If you learned to rotate 90 degrees a year it would only take you eight years to master a 720, which works out fine for eight year old Evan Doherty. The video description says he landed the 720 on “vert” but he’s clearly way down by the seam on the transition. I’m clearly just kidding… This puts things like thefirst “street” backflip into perspective. This eight year old probably lives in Calif… what’s that? Oh yeah? Kansas… I wonder how long he’ll stick with it. Video after the jump.
This week’s Shot of the Week is a photo of Michael “Kalmar” Moschinius taken by Martin Willners in 1981 at Araby-rampen in Växjö, Sweden. A few words from Michael on the shot:
The competition in Växjö was part of the “1981 Coca-Cola Cup” which was kind of a swedish championship. It wasn’t a skatepark but a single “Hollywood-ramp” (about 13 foot wide, 13 high and with 10-15 foot of flat in the bottom). It was built for skaters by skaters in a residential area. We had very few sponsors (a local ski-skate-windsurf shop). This was the kind of terrain we had in Sweden these days. No bowls, no pools, no parks, no concrete!
We had very few older persons involved at this time and it was almost impossible to find anyone with proper knowledge of the sport who could be judges. Therefore we had to choose tricks from a printed list, write them down and give to judge and then preform them in the exact order during the run. Crazy, but better than nothing!
Did you know skateboarding was forbidden in almost all swedish citys during the late ’70s? If the cop came you better run as hell. But it was even worse in Norway: all import, manufacturing and sales was forbidden and it was even forbidden to own a skateboard!!
In the late 70′s and early 80′s Michael was a contemporary of Tony Magnusson, competing and sometimes beating him on the Swedish circuit. It’s not all in the past, Moschinius still skates.
Check out the Shot of the Week.
At long last we’re finally shipping some substandard manufactured goods to China instead of receiving them. The Fanling Vert Ramp in Hong Kong being perpetrated by American Ramp Company. It’s prefab concrete, which I gotta say kind of makes sense to me. I mean, if you’re going to build a concrete vert ramp, prefab might be the way to go since uniformity is more desirable than creative artistry, assuming they have the skills to set it up right. Look at the size of those vert panels. This thing looks like a beast, although at that height it’s going to seem narrow.

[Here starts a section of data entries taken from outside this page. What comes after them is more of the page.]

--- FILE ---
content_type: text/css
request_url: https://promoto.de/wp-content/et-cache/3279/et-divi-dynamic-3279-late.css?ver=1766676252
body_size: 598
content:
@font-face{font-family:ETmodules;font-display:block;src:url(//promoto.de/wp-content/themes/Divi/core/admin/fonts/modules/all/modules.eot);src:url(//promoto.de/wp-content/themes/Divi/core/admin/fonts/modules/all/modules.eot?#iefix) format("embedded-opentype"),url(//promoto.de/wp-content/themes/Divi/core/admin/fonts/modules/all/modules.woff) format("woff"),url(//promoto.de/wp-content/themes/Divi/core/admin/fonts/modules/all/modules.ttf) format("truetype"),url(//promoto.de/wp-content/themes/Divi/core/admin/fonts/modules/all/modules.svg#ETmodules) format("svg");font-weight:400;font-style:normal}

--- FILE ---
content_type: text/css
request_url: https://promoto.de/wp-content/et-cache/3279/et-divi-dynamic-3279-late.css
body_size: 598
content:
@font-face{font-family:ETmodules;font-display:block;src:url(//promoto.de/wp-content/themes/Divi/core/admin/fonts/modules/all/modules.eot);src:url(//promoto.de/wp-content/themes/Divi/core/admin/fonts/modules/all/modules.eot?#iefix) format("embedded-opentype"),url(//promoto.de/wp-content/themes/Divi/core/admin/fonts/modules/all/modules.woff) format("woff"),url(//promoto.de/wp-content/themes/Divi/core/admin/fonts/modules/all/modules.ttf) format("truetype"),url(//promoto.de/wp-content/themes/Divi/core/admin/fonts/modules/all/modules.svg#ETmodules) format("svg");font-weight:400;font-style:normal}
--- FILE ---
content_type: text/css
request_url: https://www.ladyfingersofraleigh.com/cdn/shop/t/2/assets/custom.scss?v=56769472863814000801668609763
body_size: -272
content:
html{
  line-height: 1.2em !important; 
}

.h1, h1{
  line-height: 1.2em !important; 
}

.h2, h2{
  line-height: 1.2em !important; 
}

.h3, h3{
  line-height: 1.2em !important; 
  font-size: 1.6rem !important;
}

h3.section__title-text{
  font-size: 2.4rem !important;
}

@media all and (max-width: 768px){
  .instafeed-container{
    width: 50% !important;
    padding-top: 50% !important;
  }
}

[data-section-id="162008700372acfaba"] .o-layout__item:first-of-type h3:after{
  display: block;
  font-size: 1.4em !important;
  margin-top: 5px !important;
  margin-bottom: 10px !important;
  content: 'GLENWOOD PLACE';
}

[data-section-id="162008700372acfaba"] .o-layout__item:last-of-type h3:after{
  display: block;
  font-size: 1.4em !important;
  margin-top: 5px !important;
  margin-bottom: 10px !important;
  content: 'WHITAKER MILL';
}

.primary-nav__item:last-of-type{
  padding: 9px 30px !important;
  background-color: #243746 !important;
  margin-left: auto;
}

- Thanks to Chad Balcom for the tip.
No matter what the watermark would lead you to believe, this is not the Powell Peralta 80′s Vert Challenge, but rather the Quicksilver event. SInce it was a Powell Peralta production, I thought it was going to be a slick production but it’s a guy in the audience pointing a camera over everyone’s head. Maybe it was an attempt to go for 80′s realism!